← All Machine Learning Foundations modules

Module 2 — Regression: Fitting a Line

Supervised learning · hands-on · about 30 minutes.

The simplest supervised model predicts a continuous numerical value: the sale price of a house, the duration of a delivery, the expected revenue from a campaign. This task is called regression, and its foundational model is the straight line. In this module you will adjust the line's parameters manually, observe how the error responds, and then compute the optimal line in closed form — the same calculation performed by scikit-learn's LinearRegression.

A line is a model with two parameters

A straight-line model has two parameters: a slope \( w \) and an intercept \( b \). Given an input \( x \), its prediction is:

\[ \hat{y} \;=\; w\,x + b \]

The slope \( w \) controls the line's inclination, and the intercept \( b \) shifts it vertically. Fitting the model means selecting the values of \( w \) and \( b \) that minimize the total distance between the line and the observed data points, according to a precisely defined error criterion.

Residuals: quantifying prediction error

For an observation \( (x_i, y_i) \), the residual is the signed vertical distance between the observed value and the model's prediction: \( y_i - \hat{y}_i \). Observations above the line yield positive residuals; those below yield negative residuals. The objective is to make every residual small in magnitude.

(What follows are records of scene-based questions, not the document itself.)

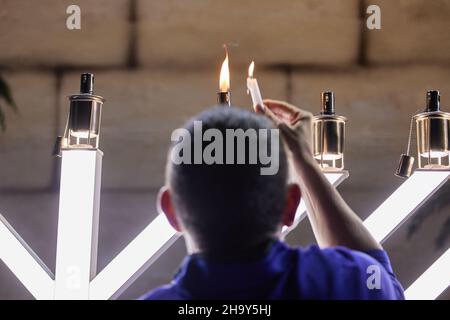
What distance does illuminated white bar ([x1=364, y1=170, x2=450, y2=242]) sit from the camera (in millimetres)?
1607

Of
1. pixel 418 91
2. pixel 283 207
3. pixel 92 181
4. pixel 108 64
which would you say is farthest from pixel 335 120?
pixel 108 64

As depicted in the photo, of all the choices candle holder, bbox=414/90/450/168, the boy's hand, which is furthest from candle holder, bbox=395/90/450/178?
the boy's hand

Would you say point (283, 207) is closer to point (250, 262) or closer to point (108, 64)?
point (250, 262)

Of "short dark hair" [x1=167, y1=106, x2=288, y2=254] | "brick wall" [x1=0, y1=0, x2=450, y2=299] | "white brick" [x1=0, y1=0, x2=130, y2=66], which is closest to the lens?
"short dark hair" [x1=167, y1=106, x2=288, y2=254]

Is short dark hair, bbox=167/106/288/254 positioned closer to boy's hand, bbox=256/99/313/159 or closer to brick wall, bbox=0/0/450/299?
boy's hand, bbox=256/99/313/159

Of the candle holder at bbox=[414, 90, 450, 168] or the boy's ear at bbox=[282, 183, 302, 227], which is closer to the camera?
the boy's ear at bbox=[282, 183, 302, 227]

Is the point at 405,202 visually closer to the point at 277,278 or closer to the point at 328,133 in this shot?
the point at 328,133

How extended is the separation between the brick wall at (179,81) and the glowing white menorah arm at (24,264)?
848 mm

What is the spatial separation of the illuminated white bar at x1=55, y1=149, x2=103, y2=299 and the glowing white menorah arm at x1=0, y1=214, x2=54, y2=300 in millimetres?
46

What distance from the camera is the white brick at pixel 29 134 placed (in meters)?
2.57

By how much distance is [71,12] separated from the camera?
8.83ft

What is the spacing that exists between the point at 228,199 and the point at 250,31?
191cm

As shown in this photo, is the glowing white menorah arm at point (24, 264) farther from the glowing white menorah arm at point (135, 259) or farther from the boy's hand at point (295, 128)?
the boy's hand at point (295, 128)

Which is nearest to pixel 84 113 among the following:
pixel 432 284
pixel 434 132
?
pixel 434 132
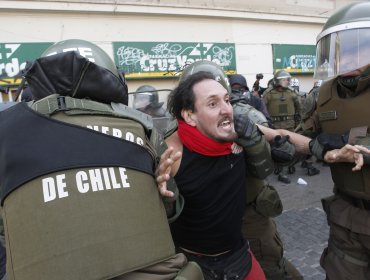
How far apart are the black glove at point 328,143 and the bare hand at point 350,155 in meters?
0.09

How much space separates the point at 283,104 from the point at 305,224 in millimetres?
3638

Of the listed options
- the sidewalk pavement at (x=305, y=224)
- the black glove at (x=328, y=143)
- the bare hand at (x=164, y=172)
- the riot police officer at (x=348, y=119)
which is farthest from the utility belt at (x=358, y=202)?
the bare hand at (x=164, y=172)

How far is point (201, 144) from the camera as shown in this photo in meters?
1.75

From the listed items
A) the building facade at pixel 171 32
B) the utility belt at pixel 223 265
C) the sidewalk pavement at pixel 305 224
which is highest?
the building facade at pixel 171 32

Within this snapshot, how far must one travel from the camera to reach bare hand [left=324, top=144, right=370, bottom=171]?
5.55ft

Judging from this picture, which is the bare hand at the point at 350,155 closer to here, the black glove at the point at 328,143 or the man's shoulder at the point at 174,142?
the black glove at the point at 328,143

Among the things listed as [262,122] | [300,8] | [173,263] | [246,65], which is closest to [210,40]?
[246,65]

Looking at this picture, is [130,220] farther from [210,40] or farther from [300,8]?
[300,8]

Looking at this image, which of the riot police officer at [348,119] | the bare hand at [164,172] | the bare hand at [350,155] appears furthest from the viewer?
the riot police officer at [348,119]

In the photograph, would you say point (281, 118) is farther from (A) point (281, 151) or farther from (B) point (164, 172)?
(B) point (164, 172)

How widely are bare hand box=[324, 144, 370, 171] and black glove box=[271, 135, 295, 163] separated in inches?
8.1

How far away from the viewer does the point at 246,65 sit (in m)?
10.8

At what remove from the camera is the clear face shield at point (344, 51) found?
1949 mm

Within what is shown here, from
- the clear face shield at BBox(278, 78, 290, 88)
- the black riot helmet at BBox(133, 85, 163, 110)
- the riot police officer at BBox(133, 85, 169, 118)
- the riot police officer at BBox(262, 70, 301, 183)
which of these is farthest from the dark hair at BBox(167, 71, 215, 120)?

The loss function: mean squared error

To collapse all residuals into a single scalar objective for minimization, we square each residual — preventing positive and negative errors from canceling, and penalizing large errors disproportionately more than small ones — and take the mean. This is the mean squared error (MSE):

\[ \text{MSE} \;=\; \frac{1}{n}\sum_{i=1}^{n}\big(y_i - (w x_i + b)\big)^2 \]

Adjust \( w \) and \( b \) with the sliders — or manipulate the line directly: drag its body up or down to shift it, and drag either blue endpoint to change its tilt. The red vertical segments represent the residuals; the MSE displayed is the mean of their squared lengths. Attempt to minimize the MSE manually, then click Auto-fit to compare your result against the closed-form optimum.

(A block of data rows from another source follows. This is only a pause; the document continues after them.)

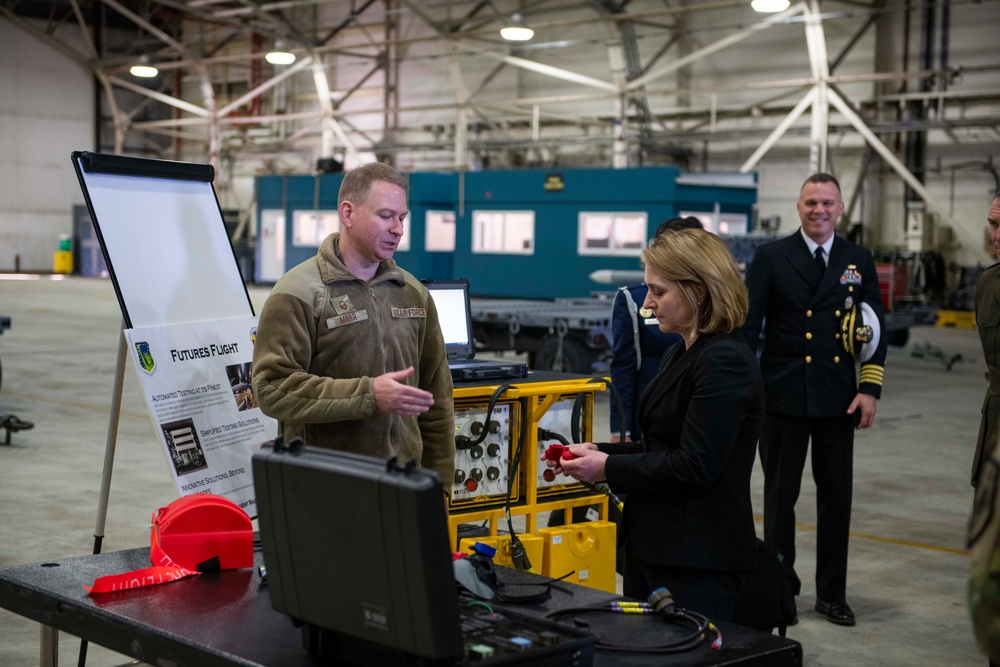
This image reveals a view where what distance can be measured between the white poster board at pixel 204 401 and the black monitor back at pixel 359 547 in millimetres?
A: 1943

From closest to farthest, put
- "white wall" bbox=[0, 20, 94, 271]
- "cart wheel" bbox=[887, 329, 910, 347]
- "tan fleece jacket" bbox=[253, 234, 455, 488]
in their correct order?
1. "tan fleece jacket" bbox=[253, 234, 455, 488]
2. "cart wheel" bbox=[887, 329, 910, 347]
3. "white wall" bbox=[0, 20, 94, 271]

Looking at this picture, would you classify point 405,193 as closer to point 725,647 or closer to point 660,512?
point 660,512

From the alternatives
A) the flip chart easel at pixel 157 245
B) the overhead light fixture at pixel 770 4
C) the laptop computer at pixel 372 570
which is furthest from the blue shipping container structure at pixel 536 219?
the laptop computer at pixel 372 570

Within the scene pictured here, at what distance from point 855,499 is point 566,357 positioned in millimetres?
3723

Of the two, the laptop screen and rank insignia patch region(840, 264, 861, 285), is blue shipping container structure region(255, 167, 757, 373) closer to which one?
rank insignia patch region(840, 264, 861, 285)

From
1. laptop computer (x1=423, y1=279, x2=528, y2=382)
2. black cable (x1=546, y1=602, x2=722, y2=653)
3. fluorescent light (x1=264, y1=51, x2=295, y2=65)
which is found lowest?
black cable (x1=546, y1=602, x2=722, y2=653)

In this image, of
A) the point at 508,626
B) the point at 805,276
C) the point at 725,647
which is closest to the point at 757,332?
the point at 805,276

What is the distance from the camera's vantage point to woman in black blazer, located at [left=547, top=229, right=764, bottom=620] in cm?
245

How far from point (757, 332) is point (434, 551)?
3280mm

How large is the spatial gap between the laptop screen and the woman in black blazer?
186cm

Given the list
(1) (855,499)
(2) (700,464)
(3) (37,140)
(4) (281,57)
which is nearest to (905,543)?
(1) (855,499)

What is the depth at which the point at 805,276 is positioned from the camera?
4562mm

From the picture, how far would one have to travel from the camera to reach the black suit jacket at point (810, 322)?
4523 mm

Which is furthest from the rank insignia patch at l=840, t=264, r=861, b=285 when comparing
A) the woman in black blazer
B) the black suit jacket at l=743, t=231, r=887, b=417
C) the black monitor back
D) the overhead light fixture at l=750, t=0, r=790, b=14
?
the overhead light fixture at l=750, t=0, r=790, b=14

This activity needs JavaScript. The lesson below still covers everything.

How the optimal line is computed

You just minimized the MSE by hand — nudging \( w \) and \( b \) until the error stopped dropping. A computer doesn't guess and check like that. It has two standard ways to find the best line, and both arrive at exactly the same answer for a straight line.

1. The normal equation (ordinary least squares, OLS). This is a formula that takes the data and computes the optimal \( w \) and \( b \) directly, in a single step — no trial and error and no repetition. Plug in the points, and the exact best-fit values come straight out. It is fast and precise for a straight line through a modest amount of data, which is why it is the classic textbook method. Its drawback is cost: the formula involves inverting a matrix whose size grows with the number of inputs, so it becomes far too slow once a model has very many parameters.

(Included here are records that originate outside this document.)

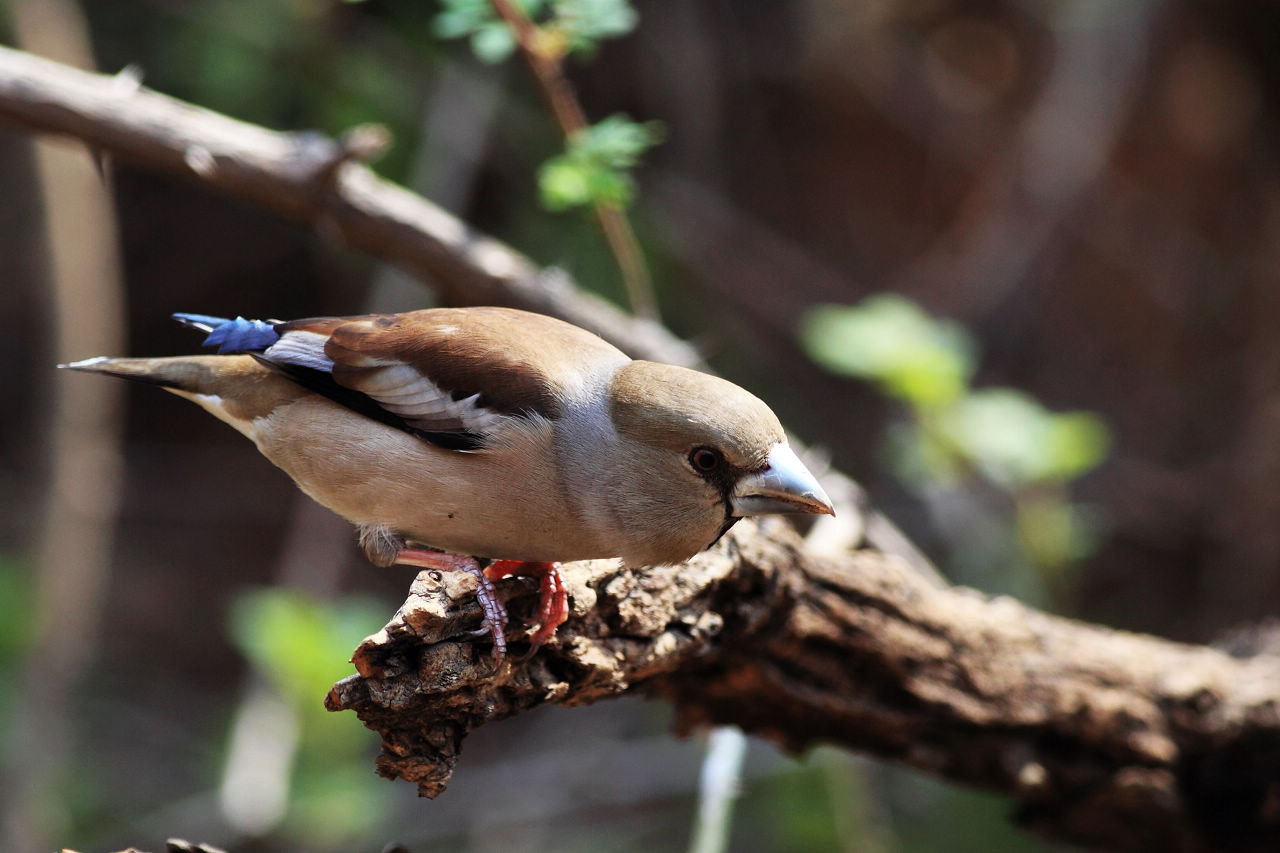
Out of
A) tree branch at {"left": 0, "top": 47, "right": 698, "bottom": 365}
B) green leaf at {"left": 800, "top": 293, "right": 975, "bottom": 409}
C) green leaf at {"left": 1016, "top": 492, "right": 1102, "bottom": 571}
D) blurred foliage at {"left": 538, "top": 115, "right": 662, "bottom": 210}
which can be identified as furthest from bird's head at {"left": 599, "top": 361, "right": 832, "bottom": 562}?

2. Gradient descent (Course 2, Module 6). Instead of solving a formula, this method starts from any line at all and then repeatedly takes a small step "downhill" on the MSE surface — each step lowering the error a little — until it can no longer improve. It is the slower choice for a simple line, but unlike the normal equation it keeps working when a model has millions of parameters, which is exactly the situation in deep learning. That scalability is why gradient descent, not the normal equation, trains modern neural networks.

For the line above, both methods land on the same minimum. The LinearRegression().fit() call below uses the closed-form least-squares solution under the hood.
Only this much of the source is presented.